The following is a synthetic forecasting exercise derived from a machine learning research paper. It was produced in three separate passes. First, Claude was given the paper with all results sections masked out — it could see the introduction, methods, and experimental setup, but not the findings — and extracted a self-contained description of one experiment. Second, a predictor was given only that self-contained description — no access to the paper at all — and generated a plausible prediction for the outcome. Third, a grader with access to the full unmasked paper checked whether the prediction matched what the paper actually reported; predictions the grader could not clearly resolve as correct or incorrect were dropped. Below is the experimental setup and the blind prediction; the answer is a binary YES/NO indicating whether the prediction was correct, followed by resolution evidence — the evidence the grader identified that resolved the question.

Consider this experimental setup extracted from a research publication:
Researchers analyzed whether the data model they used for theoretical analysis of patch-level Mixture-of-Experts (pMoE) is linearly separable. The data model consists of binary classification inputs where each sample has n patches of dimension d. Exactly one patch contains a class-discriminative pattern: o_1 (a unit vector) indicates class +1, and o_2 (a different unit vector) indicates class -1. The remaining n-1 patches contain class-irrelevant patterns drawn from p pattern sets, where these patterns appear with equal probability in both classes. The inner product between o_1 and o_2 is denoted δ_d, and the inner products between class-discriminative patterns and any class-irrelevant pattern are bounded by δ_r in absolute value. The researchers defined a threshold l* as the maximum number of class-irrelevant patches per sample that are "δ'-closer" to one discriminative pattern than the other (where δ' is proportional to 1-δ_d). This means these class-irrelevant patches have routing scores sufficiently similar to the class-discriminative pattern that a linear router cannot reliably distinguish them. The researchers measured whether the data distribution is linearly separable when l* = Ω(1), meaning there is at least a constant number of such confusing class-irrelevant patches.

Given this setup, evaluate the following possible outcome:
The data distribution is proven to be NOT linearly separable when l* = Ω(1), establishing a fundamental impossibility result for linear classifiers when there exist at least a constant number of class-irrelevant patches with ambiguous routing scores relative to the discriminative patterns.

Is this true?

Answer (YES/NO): YES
________________________
▶ _Exercise_: If a line in the entries includes the word "experimental", copy that line out.

▶ _Written reply_:
The following is a synthetic forecasting exercise derived from a machine learning research paper. It was produced in three separate passes. First, Claude was given the paper with all results sections masked out — it could see the introduction, methods, and experimental setup, but not the findings — and extracted a self-contained description of one experiment. Second, a predictor was given only that self-contained description — no access to the paper at all — and generated a plausible prediction for the outcome. Third, a grader with access to the full unmasked paper checked whether the prediction matched what the paper actually reported; predictions the grader could not clearly resolve as correct or incorrect were dropped. Below is the experimental setup and the blind prediction; the answer is a binary YES/NO indicating whether the prediction was correct, followed by resolution evidence — the evidence the grader identified that resolved the question.
Consider this experimental setup extracted from a research publication:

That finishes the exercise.